Do this: Copy the material below, changing every "gun barrel" to "cannon barrel" and leaving the rest untouched.

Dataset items

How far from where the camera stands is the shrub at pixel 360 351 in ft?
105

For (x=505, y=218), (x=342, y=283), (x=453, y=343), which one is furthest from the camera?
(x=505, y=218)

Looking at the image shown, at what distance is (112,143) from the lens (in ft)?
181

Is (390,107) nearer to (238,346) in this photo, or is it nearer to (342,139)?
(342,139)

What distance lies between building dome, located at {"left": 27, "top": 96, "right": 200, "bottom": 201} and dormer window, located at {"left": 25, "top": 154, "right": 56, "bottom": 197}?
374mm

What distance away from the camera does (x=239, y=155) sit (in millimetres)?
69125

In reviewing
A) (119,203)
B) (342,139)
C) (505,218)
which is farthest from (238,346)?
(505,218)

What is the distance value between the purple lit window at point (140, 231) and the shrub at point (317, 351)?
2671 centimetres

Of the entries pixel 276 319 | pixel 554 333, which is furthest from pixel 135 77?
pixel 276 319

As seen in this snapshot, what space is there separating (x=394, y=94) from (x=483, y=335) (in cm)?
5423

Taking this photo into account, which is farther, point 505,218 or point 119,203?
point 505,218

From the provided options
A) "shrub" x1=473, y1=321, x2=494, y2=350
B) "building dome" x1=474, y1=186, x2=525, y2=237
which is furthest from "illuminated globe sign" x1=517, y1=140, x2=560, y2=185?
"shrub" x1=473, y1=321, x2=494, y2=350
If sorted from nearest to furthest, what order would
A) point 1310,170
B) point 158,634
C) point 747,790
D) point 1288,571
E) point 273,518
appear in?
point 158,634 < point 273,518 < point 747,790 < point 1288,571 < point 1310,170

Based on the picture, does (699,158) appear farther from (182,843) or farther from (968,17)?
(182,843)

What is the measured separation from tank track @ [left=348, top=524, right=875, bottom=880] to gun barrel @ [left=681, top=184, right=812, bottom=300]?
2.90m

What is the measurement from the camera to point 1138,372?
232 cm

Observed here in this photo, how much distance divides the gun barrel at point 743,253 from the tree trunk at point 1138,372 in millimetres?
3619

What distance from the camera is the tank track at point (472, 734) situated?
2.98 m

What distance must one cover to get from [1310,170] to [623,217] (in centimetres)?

Solution:
How far from where the camera stands is the shrub at pixel 360 351 in ft?
105

For (x=505, y=218), (x=342, y=283), (x=453, y=343), which one is furthest from the camera?
(x=505, y=218)

Looking at the image shown, at what distance is (112,143) from the lens (in ft)?
181

Is (390,107) nearer to (238,346) in this photo, or is it nearer to (342,139)?
(342,139)

What distance lies between building dome, located at {"left": 27, "top": 96, "right": 200, "bottom": 201} and dormer window, located at {"left": 25, "top": 154, "right": 56, "bottom": 197}?
374mm

What distance away from the camera does (x=239, y=155) sit (in millimetres)?
69125

In reviewing
A) (119,203)
B) (342,139)
C) (505,218)
which is farthest from (238,346)?
(505,218)

What is the distance value between the purple lit window at point (140, 231) and the shrub at point (317, 351)?
2671 centimetres

Of the entries pixel 276 319 | pixel 554 333, which is furthest from pixel 135 77?
pixel 276 319

As seen in this snapshot, what space is there separating (x=394, y=94) from (x=483, y=335) (in cm)?
5423

Taking this photo into account, which is farther, point 505,218 or point 119,203?
point 505,218

From the provided options
A) "shrub" x1=473, y1=321, x2=494, y2=350
B) "building dome" x1=474, y1=186, x2=525, y2=237
which is furthest from "illuminated globe sign" x1=517, y1=140, x2=560, y2=185?
"shrub" x1=473, y1=321, x2=494, y2=350
If sorted from nearest to furthest, what order would
A) point 1310,170
B) point 158,634
C) point 747,790
D) point 1288,571
E) point 273,518
appear in?
point 158,634 < point 273,518 < point 747,790 < point 1288,571 < point 1310,170

Based on the picture, does (699,158) appear farther from (182,843) or farther from (968,17)?
(182,843)

What is the measured separation from tank track @ [left=348, top=524, right=875, bottom=880] to cannon barrel @ [left=681, top=184, right=812, bottom=300]?
2.90m

What is the measurement from the camera to point 1138,372?
232 cm

Observed here in this photo, how much distance divides the cannon barrel at point 743,253 from the tree trunk at point 1138,372 in millimetres?
3619

What distance from the camera is the tank track at point (472, 734) situated?
2.98 m

What distance must one cover to get from [1310,170] to [623,217] (in centimetres)?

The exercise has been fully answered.